# 2: Example of Sentinel-1 RTC time series analysis


Now that we have done so much work to organize these two datasets and prepare them for analysis, let's explore the data with a scientific question in mind.

In this example, we have data over a specific area of interest covering two glaciers and two proglacial lakes in the Central Himalaya near the India-Chinese border. As a glaciologist, I might be interested in questions related to the conditions of these surface -- is there a seasonal pattern to proglacial lake conditions? Do they freeze during the winter, and if so, at similar times? What is the surface of the glacier like at certain times of year? SAR backscatter imagery may not conclusively answer any of these questions in itself, but it can provide important insights about surface conditions and how they change over time that could be used to answer some of these questions.
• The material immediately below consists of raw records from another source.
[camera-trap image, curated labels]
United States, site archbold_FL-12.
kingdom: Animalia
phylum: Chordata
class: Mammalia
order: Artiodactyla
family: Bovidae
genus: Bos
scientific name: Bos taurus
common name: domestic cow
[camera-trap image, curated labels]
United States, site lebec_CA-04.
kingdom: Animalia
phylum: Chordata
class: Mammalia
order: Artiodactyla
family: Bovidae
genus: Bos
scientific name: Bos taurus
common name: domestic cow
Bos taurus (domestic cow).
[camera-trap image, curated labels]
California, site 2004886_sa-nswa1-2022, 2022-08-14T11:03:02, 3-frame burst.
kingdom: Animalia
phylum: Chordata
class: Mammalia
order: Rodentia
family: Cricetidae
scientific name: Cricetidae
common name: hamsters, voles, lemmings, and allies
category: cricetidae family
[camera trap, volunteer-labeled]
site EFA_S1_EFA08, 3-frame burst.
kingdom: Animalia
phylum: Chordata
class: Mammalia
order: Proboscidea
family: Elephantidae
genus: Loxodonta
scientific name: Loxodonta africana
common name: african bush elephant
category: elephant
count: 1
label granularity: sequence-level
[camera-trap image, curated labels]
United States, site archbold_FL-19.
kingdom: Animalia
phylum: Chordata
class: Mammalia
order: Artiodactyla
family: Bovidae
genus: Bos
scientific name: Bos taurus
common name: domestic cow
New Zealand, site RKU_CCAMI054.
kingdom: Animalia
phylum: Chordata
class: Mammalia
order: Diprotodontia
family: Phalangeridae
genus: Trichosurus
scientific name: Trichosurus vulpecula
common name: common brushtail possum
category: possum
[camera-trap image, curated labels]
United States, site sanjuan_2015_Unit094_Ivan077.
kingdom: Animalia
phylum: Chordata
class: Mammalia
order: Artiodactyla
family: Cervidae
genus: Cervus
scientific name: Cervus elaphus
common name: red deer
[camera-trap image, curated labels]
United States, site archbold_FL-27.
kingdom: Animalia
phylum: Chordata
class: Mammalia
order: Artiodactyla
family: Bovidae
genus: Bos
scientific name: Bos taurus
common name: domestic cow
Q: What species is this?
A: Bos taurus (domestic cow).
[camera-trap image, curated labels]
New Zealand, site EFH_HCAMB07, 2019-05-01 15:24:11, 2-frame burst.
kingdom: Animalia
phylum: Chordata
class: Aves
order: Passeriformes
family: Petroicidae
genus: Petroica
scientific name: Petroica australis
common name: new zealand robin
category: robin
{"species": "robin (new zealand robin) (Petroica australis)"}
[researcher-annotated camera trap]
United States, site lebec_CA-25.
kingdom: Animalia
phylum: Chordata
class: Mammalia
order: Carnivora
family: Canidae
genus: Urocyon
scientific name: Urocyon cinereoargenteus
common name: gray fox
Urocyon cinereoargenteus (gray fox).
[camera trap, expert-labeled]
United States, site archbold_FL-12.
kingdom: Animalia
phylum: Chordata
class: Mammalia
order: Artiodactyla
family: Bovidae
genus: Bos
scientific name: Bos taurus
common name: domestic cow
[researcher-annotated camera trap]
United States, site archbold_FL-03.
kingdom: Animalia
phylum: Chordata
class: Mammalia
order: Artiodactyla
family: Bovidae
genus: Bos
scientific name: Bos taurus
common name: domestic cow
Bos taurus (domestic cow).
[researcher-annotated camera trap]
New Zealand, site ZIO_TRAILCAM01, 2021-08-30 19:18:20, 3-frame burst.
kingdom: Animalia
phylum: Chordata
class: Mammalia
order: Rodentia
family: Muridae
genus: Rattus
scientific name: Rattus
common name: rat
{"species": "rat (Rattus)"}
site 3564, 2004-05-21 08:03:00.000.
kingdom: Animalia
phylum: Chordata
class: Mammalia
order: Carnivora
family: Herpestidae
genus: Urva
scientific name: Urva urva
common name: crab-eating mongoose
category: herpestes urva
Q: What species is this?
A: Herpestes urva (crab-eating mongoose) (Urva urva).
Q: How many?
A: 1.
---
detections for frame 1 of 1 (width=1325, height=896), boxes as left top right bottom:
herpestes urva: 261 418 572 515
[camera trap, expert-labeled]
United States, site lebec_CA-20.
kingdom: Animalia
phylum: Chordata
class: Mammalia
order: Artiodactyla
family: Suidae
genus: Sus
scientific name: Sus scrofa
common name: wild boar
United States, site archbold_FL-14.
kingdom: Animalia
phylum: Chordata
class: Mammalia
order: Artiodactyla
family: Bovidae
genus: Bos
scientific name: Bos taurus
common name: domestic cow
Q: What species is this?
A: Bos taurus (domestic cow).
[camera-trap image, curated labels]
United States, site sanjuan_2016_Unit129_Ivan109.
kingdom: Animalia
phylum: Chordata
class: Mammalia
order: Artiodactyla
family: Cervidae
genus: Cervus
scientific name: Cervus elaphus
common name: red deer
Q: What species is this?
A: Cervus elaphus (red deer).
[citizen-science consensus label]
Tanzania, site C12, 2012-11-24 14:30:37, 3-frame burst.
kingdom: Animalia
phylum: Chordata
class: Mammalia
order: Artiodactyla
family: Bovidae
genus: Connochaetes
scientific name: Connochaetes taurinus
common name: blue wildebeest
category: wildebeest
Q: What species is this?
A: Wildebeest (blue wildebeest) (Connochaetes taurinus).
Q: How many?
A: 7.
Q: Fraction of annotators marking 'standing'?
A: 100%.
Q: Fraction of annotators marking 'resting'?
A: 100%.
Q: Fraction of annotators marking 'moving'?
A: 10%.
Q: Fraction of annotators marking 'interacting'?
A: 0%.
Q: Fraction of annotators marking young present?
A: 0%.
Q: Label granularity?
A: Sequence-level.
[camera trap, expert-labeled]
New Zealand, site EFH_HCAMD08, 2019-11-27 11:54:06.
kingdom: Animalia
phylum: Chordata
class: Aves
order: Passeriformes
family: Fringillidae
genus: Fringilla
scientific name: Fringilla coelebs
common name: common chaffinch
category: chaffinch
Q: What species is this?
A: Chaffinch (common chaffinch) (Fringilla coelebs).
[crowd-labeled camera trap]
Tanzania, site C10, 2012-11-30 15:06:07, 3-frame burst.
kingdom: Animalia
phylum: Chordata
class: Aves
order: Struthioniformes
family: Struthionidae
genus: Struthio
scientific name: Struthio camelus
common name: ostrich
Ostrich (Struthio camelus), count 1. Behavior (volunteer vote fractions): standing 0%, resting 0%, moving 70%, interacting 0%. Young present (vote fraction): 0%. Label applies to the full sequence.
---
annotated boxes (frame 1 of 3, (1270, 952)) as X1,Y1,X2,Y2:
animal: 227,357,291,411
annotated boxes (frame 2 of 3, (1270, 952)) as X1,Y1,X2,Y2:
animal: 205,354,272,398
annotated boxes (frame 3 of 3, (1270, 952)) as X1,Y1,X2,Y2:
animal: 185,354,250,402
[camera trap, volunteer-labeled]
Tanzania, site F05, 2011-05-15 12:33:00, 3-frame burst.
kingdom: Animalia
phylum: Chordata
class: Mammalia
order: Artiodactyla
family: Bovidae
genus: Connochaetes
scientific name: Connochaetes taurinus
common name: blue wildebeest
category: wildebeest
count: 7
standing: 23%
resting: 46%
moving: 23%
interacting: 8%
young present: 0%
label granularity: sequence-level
This notebook will walk through some initial steps of how you could use the data objects we've created to explore backscatter dynamics over time and space for the area of interest we have identified. 

## Learning objectives 

### Concepts
- Subset larger dataset to spatial areas of interest
- Computations and reductions
- Data visualization
  
### Techniques
- [GeoPandas](https://geopandas.org/en/stable/):  
      - Handling projections  
      - Spatial joins of multiple vector datasets   
      - Interactive data visualization  
- [Xarray](https://xarray.dev/) and [RioXarray](https://corteva.github.io/rioxarray/stable/):  
      - Clip raster object by a vector object  
      - Computations and reductions along different dimensions  
      - Data visualization

## Software and setup

In [None]:
%xmode minimal
import geopandas as gpd
import xarray as xr
from shapely import geometry
import matplotlib.pyplot as plt
import numpy as np

### Utility functions

In [2]:
def get_bbox_single(input_xr, buffer=0):
    """Takes input xr object (from itslive data cube), plots a quick map of the footprint.
    currently only working for granules in crs epsg 32645"""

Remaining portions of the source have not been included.